Natürlich ziehen sich diese Analogien nicht linear durch das Buch, denn das wäre eine einfallslose Kopie, sondern sie passen sich der ganz eigenen Handlungsstruktur von Koeppens Buch an. So kann man Frau Behrend in gewisser Weise auch als ein Pendant zu Joyces Molly verstehen, wenn sie alleine in ihrem Dachzimmer über das Leben im Allgemeinen und ihre Tochter Clara im Speziellen räsoniert, die ausgerechnet von einem anderen US-Soldaten, dem Schwarzen Washington (!) Price, ein Kind erwartet. Ein „Neger-Kind“ ist für sie die reinste Schande und öffnet der Häme der Hausbewohner Tür und Tor.

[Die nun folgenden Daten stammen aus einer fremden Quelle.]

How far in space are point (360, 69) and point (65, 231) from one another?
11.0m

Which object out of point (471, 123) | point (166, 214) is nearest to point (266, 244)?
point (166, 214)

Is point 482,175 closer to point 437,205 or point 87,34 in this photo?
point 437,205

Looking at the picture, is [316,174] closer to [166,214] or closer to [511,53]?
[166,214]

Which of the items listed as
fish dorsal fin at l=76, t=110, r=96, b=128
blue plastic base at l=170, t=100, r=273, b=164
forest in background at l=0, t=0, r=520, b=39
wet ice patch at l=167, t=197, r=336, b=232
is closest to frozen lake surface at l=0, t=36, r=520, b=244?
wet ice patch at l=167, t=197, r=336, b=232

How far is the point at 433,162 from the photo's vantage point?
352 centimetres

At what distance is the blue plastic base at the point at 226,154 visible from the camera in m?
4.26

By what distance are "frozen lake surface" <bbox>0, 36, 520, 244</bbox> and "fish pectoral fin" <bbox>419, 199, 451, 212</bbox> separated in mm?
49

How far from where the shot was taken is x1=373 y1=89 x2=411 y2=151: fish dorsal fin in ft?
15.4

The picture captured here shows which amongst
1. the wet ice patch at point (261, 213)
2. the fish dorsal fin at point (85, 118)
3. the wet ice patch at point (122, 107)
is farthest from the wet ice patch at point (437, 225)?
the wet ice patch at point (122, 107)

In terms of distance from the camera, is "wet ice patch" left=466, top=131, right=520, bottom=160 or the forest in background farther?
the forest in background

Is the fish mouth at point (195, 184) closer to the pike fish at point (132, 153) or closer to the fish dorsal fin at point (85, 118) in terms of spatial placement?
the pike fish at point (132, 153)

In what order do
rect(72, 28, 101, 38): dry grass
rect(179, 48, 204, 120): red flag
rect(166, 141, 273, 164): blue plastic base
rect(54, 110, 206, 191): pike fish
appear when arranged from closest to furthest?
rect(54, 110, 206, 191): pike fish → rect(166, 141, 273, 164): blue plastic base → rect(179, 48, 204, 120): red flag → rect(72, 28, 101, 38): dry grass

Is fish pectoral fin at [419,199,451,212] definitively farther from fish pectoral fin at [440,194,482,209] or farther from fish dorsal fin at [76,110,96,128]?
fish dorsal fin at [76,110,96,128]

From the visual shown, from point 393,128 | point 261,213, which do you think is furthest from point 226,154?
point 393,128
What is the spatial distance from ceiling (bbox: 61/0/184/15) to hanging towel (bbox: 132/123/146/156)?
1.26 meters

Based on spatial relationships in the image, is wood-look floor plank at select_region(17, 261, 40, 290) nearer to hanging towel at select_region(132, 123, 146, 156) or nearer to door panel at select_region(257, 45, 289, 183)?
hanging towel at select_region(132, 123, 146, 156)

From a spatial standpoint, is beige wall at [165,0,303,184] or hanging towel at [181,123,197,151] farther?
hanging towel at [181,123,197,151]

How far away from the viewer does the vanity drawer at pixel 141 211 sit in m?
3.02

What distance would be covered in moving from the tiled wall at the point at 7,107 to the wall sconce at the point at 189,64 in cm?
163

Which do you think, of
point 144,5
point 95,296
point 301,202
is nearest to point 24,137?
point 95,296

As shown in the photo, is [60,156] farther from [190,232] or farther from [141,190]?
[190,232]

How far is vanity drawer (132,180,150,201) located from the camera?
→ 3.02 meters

Doch Molly verteilt sich hier auf zwei Frauen. Susanne, eine Prostituierte im Bräuhaus, schlängelt sich an Odysseus heran und sieht sich als dessen Circe und Nausikaa, wie der Autor in Anlehnung an Joyces Beschreibung von Molly zum Ausdruck bringt.
Dann ist da noch Claras zehnjähriger Sohn, der seinen eingefangenen Hund unbedingt dem gleichaltrigen Sohn des zu Besuch weilenden US-Amerikaners Christopher verkaufen will. Ein Hund spielt auch bei Joyce eine zentrale Rolle.
Die deutlichste Verbeugung vor Joyce besteht jedoch im assoziativen Stil des Romans. Koeppen tritt nicht als allmächtiger externer Erzähler auf, sondern versetzt sich in die Gedankenwelt seiner Figuren und lässt dieser freien Lauf, wie es sein offensichtliches Vorbild Joyce tut. Immer wieder kreisen die Gedanken der Protagonisten um ihre Ängste, Wünsche und Sehnsüchte wie mal schnell, mal taumelnd sich drehende Kreisel. Dadurch entwickeln die Figuren eigenartig unbestimmte, rätselhafte Charaktere. Diese inneren Monologe werden dabei – wie bei Joyce – immer wieder von Schlagzeilen der Tageszeitungen unterbrochen, ohne dass diese einen unmittelbaren Bezug zu den jeweiligen Gedanken oder Handlungen aufweisen. Man stellt sich die Protagonisten bei ihrer Odyssee durch die Stadt als flüchtige Leser der ausgehängten Zeitungsschlagzeilen vor. Diese bilden dann ein raues und auch mal wirres Gemisch mit den jeweiligen Gedankengängen.
Offensichtlich war Koeppen ein großer Bewunderer von James Joyce und hat dessen Technik in seinem Stadtroman übernommen, dabei aber auf eine ganz eigene Verarbeitung geachtet. Statt eines billigen Plagiats ist daraus eine kunstvolle Adaption und Neugestaltung des Joyce´schen Romankonzepts geworden. Koeppen mag in dieser Hinsicht der erste Nachfahre Joyces gewesen sein – Der Rezensent verfügt hier über keine weitergehende Kompetenz -, aber in der späteren Literatur des 20. Jahrhunderts wurden diese Verfahren dann Allgemeingut in der Literatur.
Es wäre eine reizvolle Arbeit, die literarische Verwandtschaft dieser beiden Autoren gezielt zu untersuchen, aber vielleicht ist das sogar schon geschehen.